Problem requirements
Format the lines from the one containing "What is the distance" through the one containing "the point at 487,51 →", both included, as a numbered list, omitting blank lines.

Exercise input
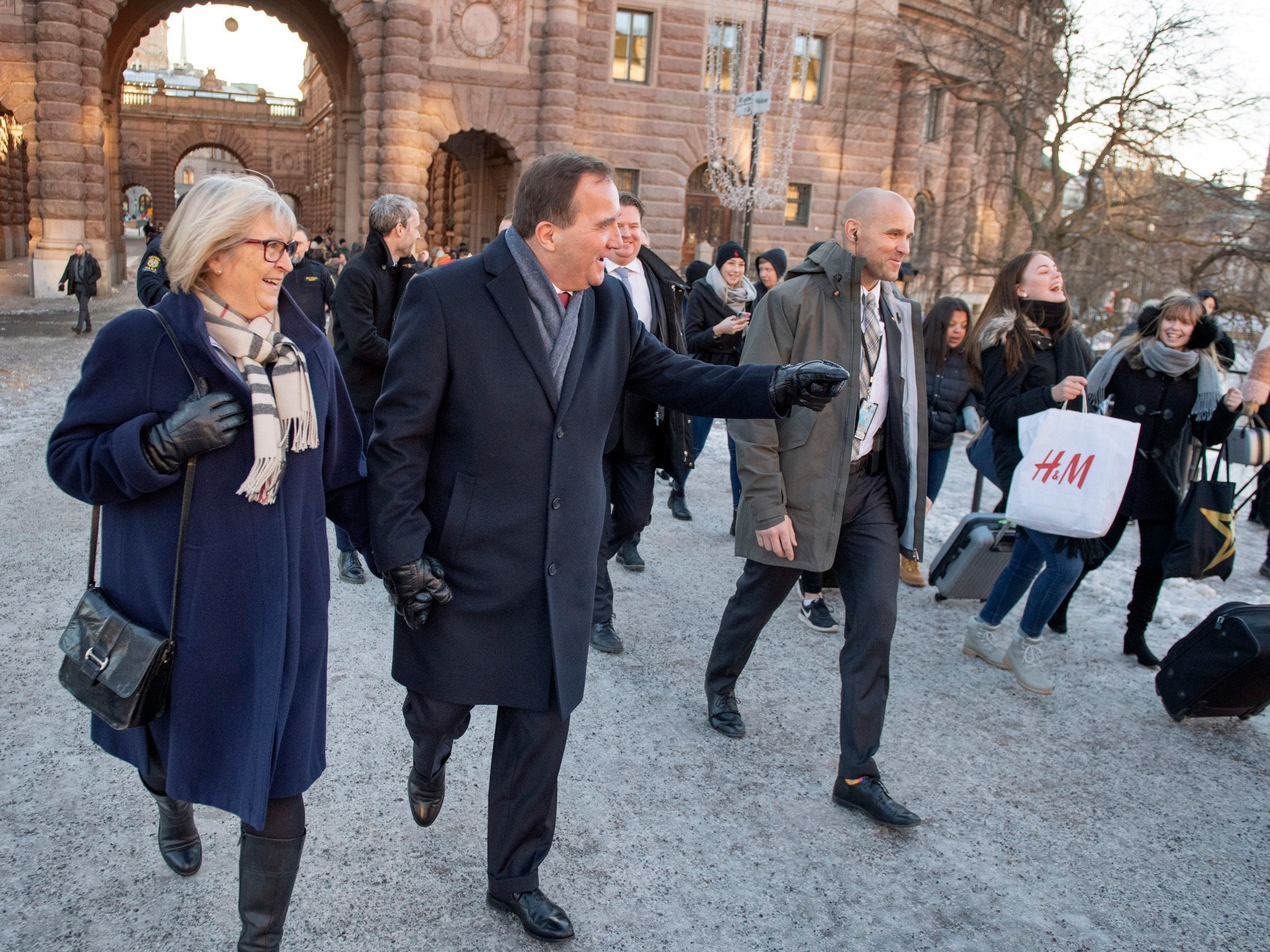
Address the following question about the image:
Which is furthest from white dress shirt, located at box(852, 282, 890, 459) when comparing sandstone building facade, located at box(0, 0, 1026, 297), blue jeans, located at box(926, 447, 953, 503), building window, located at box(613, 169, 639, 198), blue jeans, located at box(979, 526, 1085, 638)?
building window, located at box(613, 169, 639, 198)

* * *

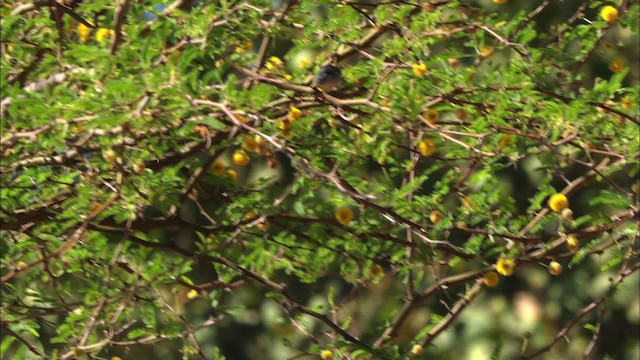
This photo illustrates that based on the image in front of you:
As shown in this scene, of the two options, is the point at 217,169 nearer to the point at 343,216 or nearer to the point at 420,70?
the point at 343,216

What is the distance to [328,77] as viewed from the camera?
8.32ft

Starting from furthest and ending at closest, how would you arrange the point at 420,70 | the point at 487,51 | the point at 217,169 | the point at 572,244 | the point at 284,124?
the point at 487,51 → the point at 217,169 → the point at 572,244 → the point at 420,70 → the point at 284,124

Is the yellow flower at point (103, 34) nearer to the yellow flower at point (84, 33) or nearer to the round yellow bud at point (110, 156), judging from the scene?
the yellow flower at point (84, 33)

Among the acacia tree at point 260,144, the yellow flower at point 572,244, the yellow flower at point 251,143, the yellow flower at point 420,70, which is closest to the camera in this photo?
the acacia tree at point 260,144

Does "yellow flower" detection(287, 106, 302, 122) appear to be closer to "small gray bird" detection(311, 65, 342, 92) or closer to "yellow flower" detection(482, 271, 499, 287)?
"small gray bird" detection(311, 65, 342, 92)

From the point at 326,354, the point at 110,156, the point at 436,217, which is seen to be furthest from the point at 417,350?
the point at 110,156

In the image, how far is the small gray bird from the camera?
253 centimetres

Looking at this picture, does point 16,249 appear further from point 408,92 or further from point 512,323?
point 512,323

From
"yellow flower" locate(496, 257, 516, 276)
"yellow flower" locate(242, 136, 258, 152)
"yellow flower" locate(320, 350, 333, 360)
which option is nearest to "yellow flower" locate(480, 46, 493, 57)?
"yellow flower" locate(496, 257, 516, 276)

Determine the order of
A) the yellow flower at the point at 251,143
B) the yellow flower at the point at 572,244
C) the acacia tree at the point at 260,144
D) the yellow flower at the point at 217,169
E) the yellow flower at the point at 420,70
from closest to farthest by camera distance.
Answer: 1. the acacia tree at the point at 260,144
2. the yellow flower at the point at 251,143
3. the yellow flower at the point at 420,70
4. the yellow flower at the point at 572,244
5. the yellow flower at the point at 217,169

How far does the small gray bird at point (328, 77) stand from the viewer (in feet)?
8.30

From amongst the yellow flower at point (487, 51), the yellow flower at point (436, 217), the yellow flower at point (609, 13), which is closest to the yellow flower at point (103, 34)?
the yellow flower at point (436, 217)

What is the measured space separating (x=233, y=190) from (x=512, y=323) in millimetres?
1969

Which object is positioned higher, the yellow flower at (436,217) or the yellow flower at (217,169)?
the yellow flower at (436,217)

Task solution
1. What is the distance to [328,77] as viewed from the camera?
2. 8.32ft
3. Starting from furthest and ending at closest, how would you arrange the point at 420,70 | the point at 487,51 | the point at 217,169 | the point at 572,244 | the point at 284,124?
4. the point at 487,51 → the point at 217,169 → the point at 572,244 → the point at 420,70 → the point at 284,124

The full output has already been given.